Nach alter Überlieferung wurde Rom auf sieben Hügeln erbaut. Der Janiculus, höher als alle anderen, ist der achte. Im Altertum war er dem Kult des Janus geweiht – des Gottes des Ein- und Ausgangs; des Gottes mit den zwei Gesichtern. Todd Belknap würde sie beide brauchen. Im zweiten Stock der Villa an der Via Angelo Masina, einem hoch aufragenden klassizistischen Bau mit ockergelber Stuckfassade und flachen weißen Wandpfeilern, sah der Agent zum fünften Mal in zehn Minuten auf seine Armbanduhr.

Das ist eben dein Job, versicherte er sich im Stillen.
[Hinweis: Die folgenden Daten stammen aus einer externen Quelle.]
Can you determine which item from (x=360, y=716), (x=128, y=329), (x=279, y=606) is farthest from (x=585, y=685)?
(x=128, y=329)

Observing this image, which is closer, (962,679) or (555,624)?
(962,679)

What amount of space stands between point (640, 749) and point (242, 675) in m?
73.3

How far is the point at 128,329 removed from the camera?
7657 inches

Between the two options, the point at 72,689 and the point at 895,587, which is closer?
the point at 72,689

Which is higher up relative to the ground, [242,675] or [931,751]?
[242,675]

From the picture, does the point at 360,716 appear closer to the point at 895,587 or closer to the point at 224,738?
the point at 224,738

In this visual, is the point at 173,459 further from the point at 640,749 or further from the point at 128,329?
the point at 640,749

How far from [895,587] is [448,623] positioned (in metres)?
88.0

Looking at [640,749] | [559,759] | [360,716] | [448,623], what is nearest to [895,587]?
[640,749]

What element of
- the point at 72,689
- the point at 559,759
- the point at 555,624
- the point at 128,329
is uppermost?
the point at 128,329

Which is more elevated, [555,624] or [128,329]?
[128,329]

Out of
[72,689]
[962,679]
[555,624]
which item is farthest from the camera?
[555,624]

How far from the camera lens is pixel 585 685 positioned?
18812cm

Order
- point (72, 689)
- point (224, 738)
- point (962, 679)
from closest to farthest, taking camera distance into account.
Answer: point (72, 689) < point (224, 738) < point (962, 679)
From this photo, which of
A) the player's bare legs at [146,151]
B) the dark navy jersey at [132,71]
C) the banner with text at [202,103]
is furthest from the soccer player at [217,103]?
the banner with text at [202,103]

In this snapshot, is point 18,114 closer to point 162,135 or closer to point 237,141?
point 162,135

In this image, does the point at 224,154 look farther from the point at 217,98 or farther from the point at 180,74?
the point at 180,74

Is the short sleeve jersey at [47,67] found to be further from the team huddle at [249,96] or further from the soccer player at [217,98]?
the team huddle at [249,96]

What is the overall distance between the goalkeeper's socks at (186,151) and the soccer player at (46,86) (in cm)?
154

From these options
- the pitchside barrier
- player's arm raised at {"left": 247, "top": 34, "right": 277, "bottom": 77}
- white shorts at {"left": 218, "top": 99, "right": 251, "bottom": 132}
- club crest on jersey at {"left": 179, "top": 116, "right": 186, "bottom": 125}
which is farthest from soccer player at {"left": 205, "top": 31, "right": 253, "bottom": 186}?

Aber dies entsprach nicht seinem ursprünglichen Plan. Dies entsprach niemands Plan. Er bewegte sich lautlos durch die Eingangshalle, die zum Glück mit solide verfugten Fliesen ausgelegt war; hier gab es kein knarrendes Parkett. Bei der Renovierung war der verrottende Holzboden einer früheren Instandsetzung herausgerissen worden … und wie viele solcher Renovierungen hatte es seit der Fertigstellung im 18. Jahrhundert gegeben? Die auf einem Aquädukt des Trajan erbaute Villa hatte eine illustre Vorgeschichte. Im Jahr 1848, auf dem Höhepunkt der italienischen Einigungsbewegung, hatte sie Garibaldi als Hauptquartier gedient; damals war angeblich ihr Keller zum provisorischen Waffenlager vergrößert worden. Heutzutage diente die Villa wieder militärischen Zwecken, auch wenn diese ruchloser waren: Sie gehörte Chalil Ansari, einem jemenitischen Waffenhändler. Cons-Ops-Analysten hatten nachgewiesen, dass er nicht nur in Südostasien, sondern auch in Afrika zu den größten Lieferanten zählte. Was ihn von anderen in dieser Branche unterschied, war seine Scheu vor der Öffentlichkeit: wie sorgfältig er seine Geschäfte, seinen Aufenthaltsort, seine Identität getarnt hatte. Jedenfalls bisher.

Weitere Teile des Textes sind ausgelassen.